弁護士に頼む場合にはある程度の費用が掛かります。弁護士費用を抑えたい場合に、特定調停を利用すれば話し合いが比較的進みやすいのです。裁判所を利用する為、その決定が下りた後は決定にしたがって支払いをしていかなければなりません。支払いを滞納すると給与が差し押さえられる可能性があるので注意しましょう。

個人再生

住宅ローンを除く、借金の総%は免除になります。債務者が借金の20%を3年で分割返済をするものです。借金の総額が大きい場合に有効な方法です。

自己破産

裁判所に申し立てをして、破産の決定と免責の決定を受ける事によって借金を全て無くすことが出来る方法です。支払いが不可能と判断されれば誰でも利用出来ますが、ギャンブルが原因の借金には適用されません。また、車や家などの財産は処分しなければなりません。

利息について

おまとめローンを利用すれば利息は低くなります。任意整理は、債務整理後の利息はカットされます。 特定調停は和解後の利息はカットされます。個人再生は原則、支払わなければならない借金の20%に含まれます。自己破産の場合は借金がゼロになるので利息もありません。

借金の金額

借金をまとめる前に比べると、利息が低くなるために返済額が少なくなることが多くなります。また返済日が一つになるので返済も簡単ですし楽にもなります。
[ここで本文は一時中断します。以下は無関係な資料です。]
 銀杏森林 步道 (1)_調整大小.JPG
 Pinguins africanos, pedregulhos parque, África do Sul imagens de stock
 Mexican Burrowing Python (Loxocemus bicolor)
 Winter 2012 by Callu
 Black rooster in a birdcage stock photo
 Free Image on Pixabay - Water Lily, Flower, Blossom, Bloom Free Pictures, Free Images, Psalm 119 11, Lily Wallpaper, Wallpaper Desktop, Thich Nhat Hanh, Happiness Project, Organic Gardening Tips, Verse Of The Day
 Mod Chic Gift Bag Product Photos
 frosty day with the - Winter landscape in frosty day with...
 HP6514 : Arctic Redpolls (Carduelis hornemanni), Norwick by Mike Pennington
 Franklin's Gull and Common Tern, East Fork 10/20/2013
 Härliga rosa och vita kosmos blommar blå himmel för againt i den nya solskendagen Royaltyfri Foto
任意整理や特定調停は利息がカットされることによって大幅に借金が減額されます。個人再生は任意整理以上に借金が大幅にカットされます。自己破産は免責が決定されれば、借金が全てなくなります。

デメリット

借金を一本化しても借金が減るわけではないです。任意整理と特定調停、個人再生、自己破産は個人情報に任意整理をしたことが掲載されてしまいます。
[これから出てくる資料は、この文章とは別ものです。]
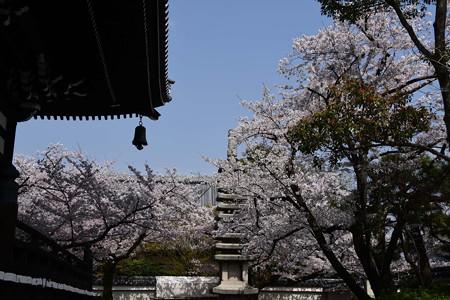 寿福院塔を包む染井吉野(ソメイヨシノ)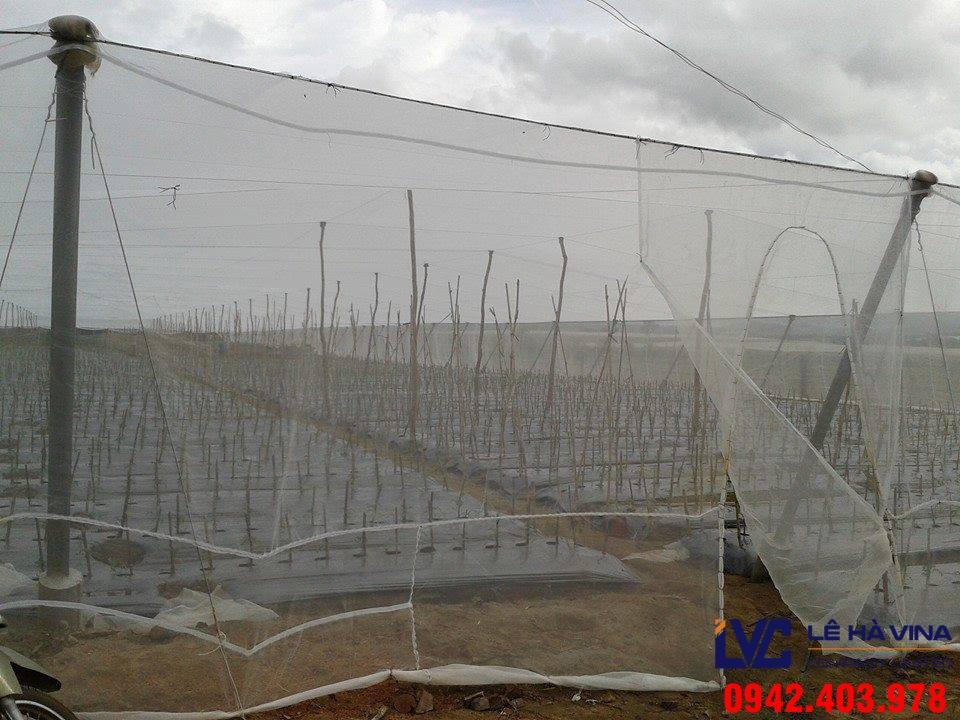 Lưới chống côn trùng, Lê Hà Vina, Lưới, Cách lắp đặt lưới an toàn, Lưới che chắn côn trùng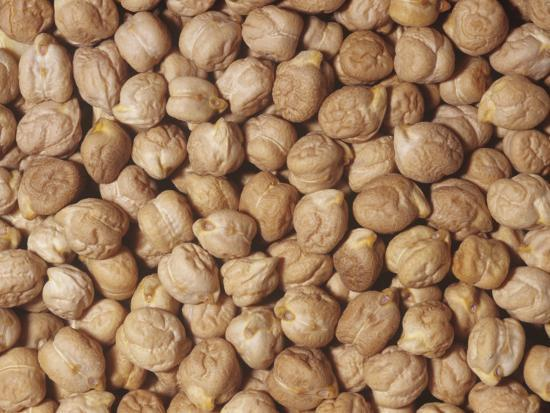 ken-lucas-garbanzo-beans-or-chick-peas-cicer-arietinum-native-to-the-middle-east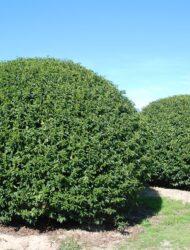 Kugeln ø ca. 2.75 m (Prunus lusitanica Angustifolia)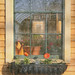 Window at the Farm Stand by Dorian Susan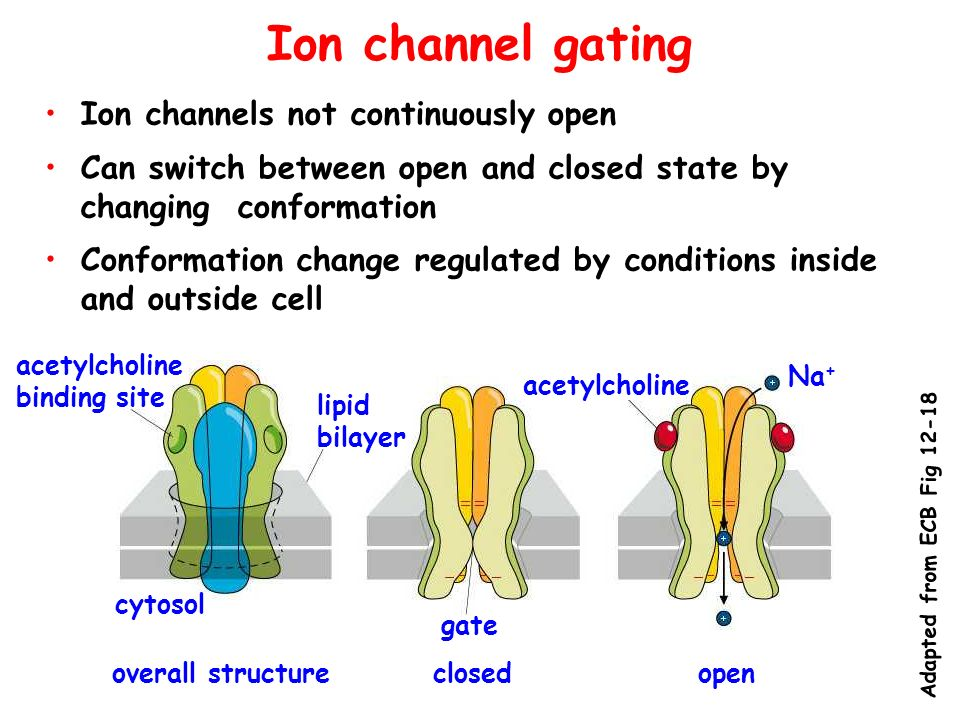 Ion channel gating Ion channels not continuously open Can switch between open and closed state by changing conformation Conformation change regulated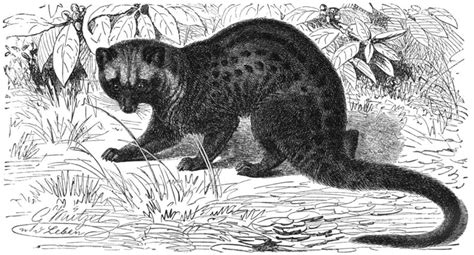 Pass the coffee: Civets brew up expensive beans   Science Buzz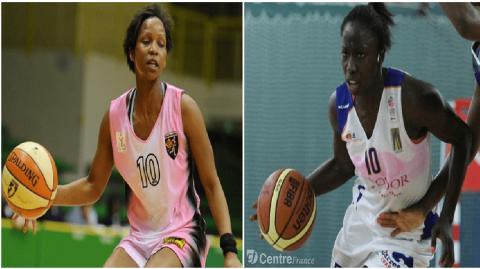 Lionnes du Basket : 2 nouvelles recrues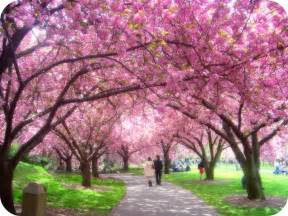 pictures of cherry blossom trees hello kitty japan cherry blossom forecast 2012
さらに、特定調停の場合は支払いを滞納すると、給与などが差し押さえられる可能性があります。 自己破産は一定期間、特定の役職や職業に就けなくなるデメリットもあります。

結局どっちがお得?

結局のところ、おまとめローンを利用する場合と債務整理を利用する場合とどっちが得になるのでしょうか?これは、あくまでその人の借金の状態や収入などによって変わってくるでしょう。一概にどちらが良いと言い切ることは難しいです。
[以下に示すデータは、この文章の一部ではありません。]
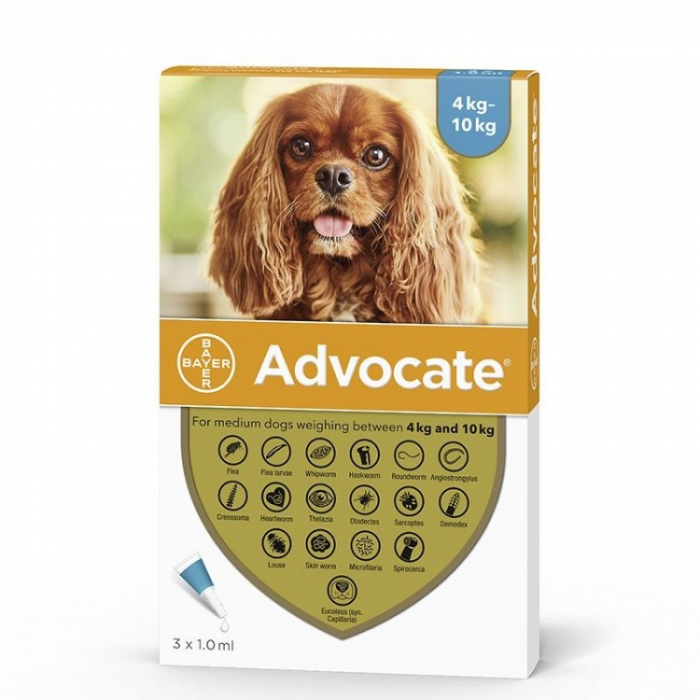 Deparazitare externă/internă pentru câini - Advocate Dog 4-10 kg 1 pipetă 0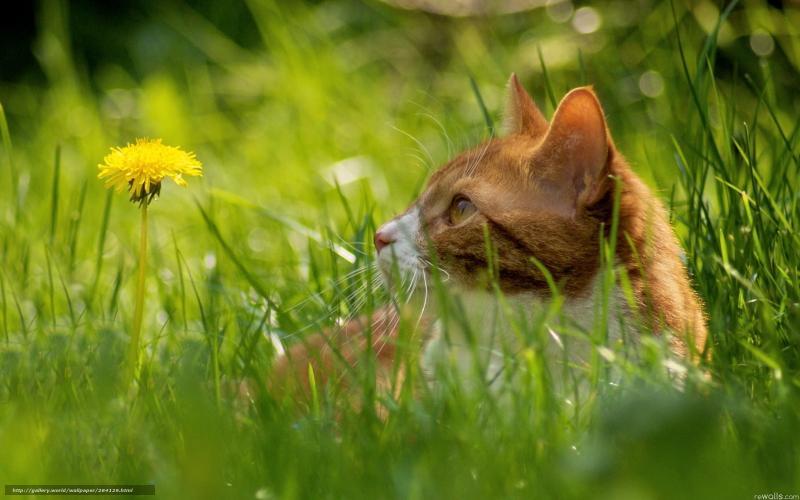 Что делать, если кошку укусил иксодовый клещ?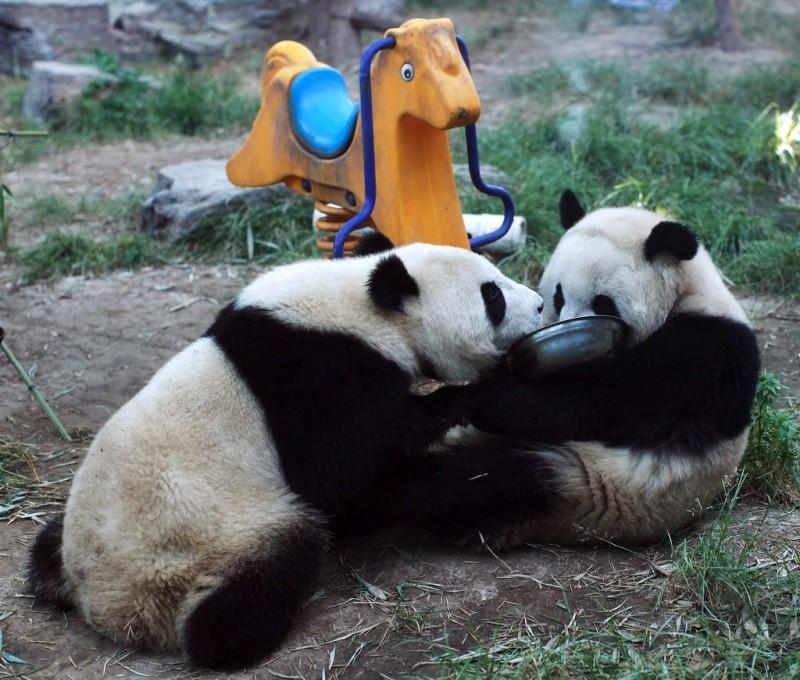 Милые забавные панды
例えば、おまとめローンを利用すると借金は減りませんが、返済を一つにしていけるのでコツコツと返済していくことが出来ます。債務整理を利用すると大幅に借金を減らすことが出来ますが、信用情報に記載されてしまうデメリットもあります。最低5年は新しいローンなどの借入が出来ません。

全体的にみると債務整理よりもデメリットが一番少ないおまとめローンの方がいいかもしれません。ただし、借入状況や収入などによってどちらを選択すればいいのかは変わってきますのでよく検討することが大切です。

借金相談会などに行って弁護士や司法書士に話を聞いて貰い、どちらを選択すべきかを相談するといいでしょう。全国自治体でも無料の相談会がたくさん開かれています。完全無料で利用できますので、気軽に利用するといいでしょう。